Questions about scene geometry:
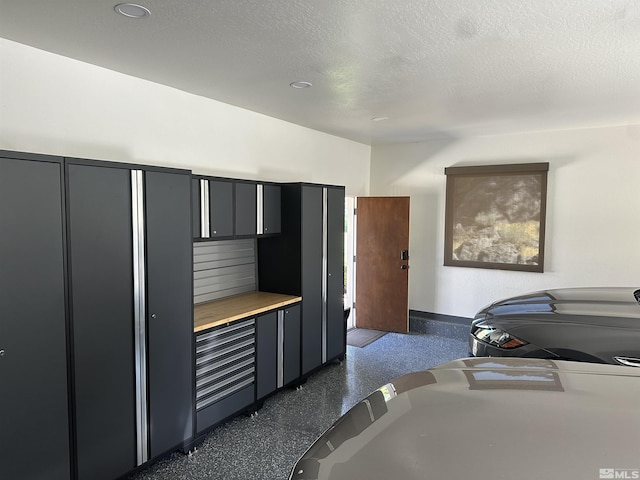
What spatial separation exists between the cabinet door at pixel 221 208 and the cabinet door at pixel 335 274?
1.34 meters

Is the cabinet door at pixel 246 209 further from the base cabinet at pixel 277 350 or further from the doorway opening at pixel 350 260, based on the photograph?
the doorway opening at pixel 350 260

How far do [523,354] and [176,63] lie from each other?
3153 mm

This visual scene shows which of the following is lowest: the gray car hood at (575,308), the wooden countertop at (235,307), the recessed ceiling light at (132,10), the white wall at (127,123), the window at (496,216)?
the wooden countertop at (235,307)

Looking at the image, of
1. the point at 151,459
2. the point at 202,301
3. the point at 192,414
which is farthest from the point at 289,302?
the point at 151,459

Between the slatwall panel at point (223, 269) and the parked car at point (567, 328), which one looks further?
the slatwall panel at point (223, 269)

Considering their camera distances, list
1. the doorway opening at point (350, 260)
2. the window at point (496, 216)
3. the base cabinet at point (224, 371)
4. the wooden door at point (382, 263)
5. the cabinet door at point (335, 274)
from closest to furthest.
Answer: the base cabinet at point (224, 371) → the cabinet door at point (335, 274) → the window at point (496, 216) → the wooden door at point (382, 263) → the doorway opening at point (350, 260)

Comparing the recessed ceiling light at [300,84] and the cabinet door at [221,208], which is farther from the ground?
the recessed ceiling light at [300,84]

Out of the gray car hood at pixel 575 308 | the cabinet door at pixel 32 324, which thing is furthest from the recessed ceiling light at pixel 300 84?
the gray car hood at pixel 575 308

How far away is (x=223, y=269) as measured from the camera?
421 centimetres

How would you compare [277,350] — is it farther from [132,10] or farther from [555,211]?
[555,211]

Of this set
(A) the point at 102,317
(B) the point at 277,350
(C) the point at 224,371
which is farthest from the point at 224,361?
(A) the point at 102,317

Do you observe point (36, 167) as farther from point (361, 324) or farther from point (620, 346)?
point (361, 324)

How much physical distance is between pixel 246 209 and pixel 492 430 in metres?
3.07

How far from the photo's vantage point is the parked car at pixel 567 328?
263 centimetres
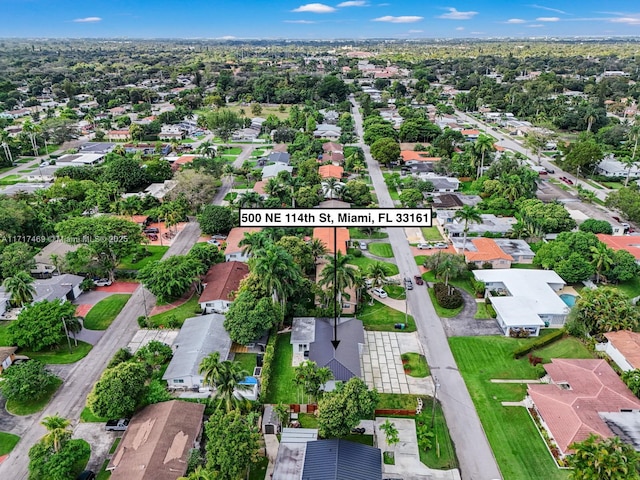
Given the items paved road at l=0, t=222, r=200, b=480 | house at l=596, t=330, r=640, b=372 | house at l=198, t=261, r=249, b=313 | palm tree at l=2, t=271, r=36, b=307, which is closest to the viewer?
paved road at l=0, t=222, r=200, b=480

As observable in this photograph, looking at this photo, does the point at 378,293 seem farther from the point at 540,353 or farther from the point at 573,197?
the point at 573,197

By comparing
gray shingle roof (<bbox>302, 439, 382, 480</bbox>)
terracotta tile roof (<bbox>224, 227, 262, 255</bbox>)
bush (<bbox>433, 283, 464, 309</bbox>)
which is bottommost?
bush (<bbox>433, 283, 464, 309</bbox>)

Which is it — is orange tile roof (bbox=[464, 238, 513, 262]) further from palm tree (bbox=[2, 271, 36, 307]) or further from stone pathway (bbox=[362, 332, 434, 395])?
palm tree (bbox=[2, 271, 36, 307])

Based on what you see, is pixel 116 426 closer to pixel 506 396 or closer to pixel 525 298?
pixel 506 396

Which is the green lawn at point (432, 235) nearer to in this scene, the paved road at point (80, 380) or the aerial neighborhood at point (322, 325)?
the aerial neighborhood at point (322, 325)

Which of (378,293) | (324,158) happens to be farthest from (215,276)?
(324,158)

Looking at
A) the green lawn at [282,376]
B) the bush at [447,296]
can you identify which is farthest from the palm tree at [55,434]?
the bush at [447,296]

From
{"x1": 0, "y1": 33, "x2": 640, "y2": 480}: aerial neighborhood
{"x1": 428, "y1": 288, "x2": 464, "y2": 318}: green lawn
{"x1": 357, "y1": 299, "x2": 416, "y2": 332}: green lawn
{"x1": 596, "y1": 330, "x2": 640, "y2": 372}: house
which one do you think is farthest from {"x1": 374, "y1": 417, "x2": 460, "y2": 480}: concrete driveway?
{"x1": 596, "y1": 330, "x2": 640, "y2": 372}: house
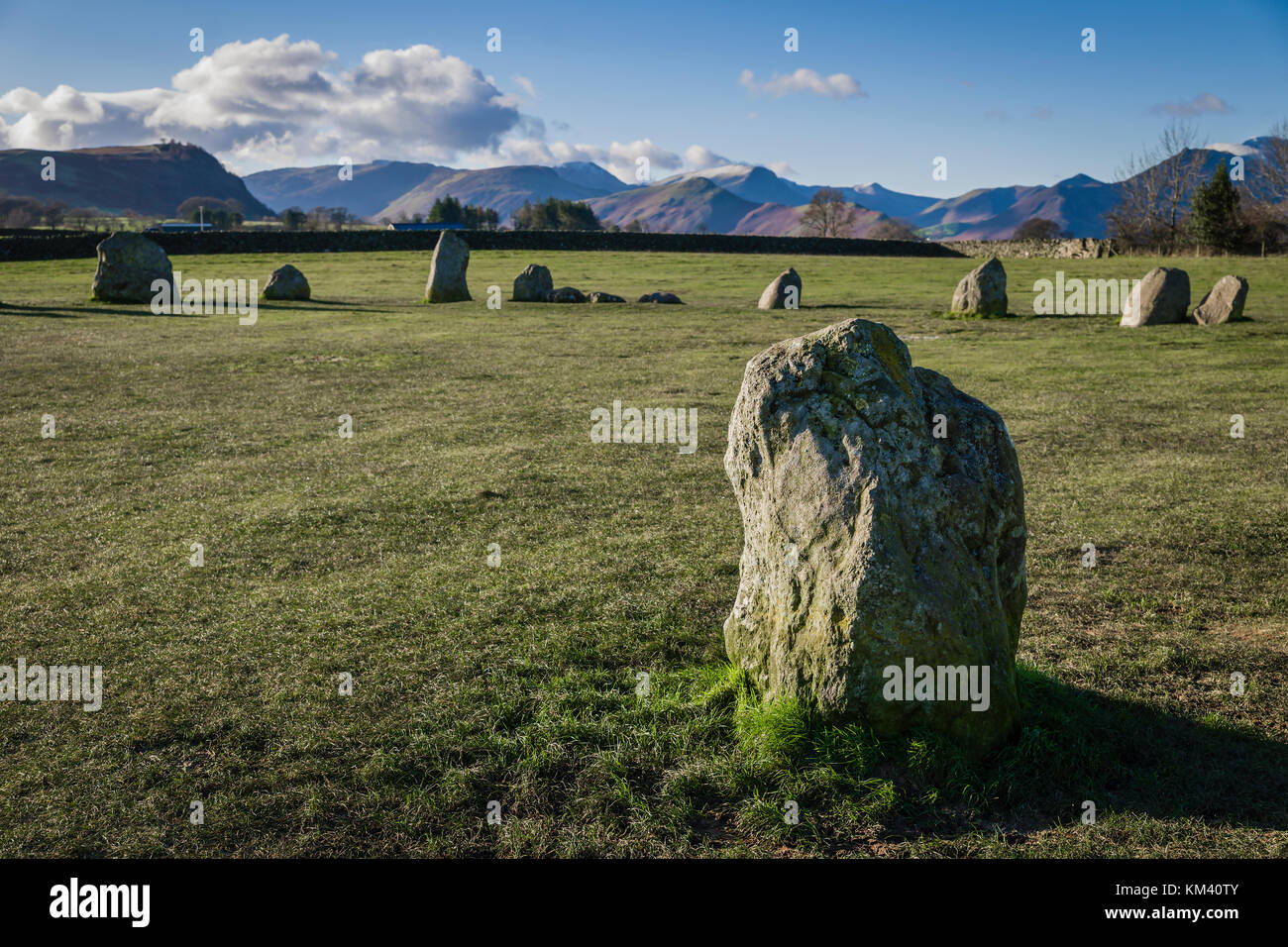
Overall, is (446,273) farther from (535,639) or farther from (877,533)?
(877,533)

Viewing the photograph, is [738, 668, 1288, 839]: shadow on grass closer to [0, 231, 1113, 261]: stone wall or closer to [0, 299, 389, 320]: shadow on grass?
[0, 299, 389, 320]: shadow on grass

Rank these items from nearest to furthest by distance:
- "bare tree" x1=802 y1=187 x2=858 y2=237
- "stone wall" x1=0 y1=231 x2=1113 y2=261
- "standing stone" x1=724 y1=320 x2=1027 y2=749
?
1. "standing stone" x1=724 y1=320 x2=1027 y2=749
2. "stone wall" x1=0 y1=231 x2=1113 y2=261
3. "bare tree" x1=802 y1=187 x2=858 y2=237

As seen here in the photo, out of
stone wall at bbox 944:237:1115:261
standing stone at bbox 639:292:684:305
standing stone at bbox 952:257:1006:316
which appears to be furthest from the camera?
stone wall at bbox 944:237:1115:261

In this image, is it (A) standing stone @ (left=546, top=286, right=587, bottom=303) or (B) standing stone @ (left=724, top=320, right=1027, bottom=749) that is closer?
(B) standing stone @ (left=724, top=320, right=1027, bottom=749)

--- Work to complete ---
Rewrite the data from the line containing "In this image, is" through the end, replacing "closer" with "nearer" and leaving everything else unchanged.

--- Reply to the exercise ---
In this image, is it (A) standing stone @ (left=546, top=286, right=587, bottom=303) or (B) standing stone @ (left=724, top=320, right=1027, bottom=749) that is nearer?
(B) standing stone @ (left=724, top=320, right=1027, bottom=749)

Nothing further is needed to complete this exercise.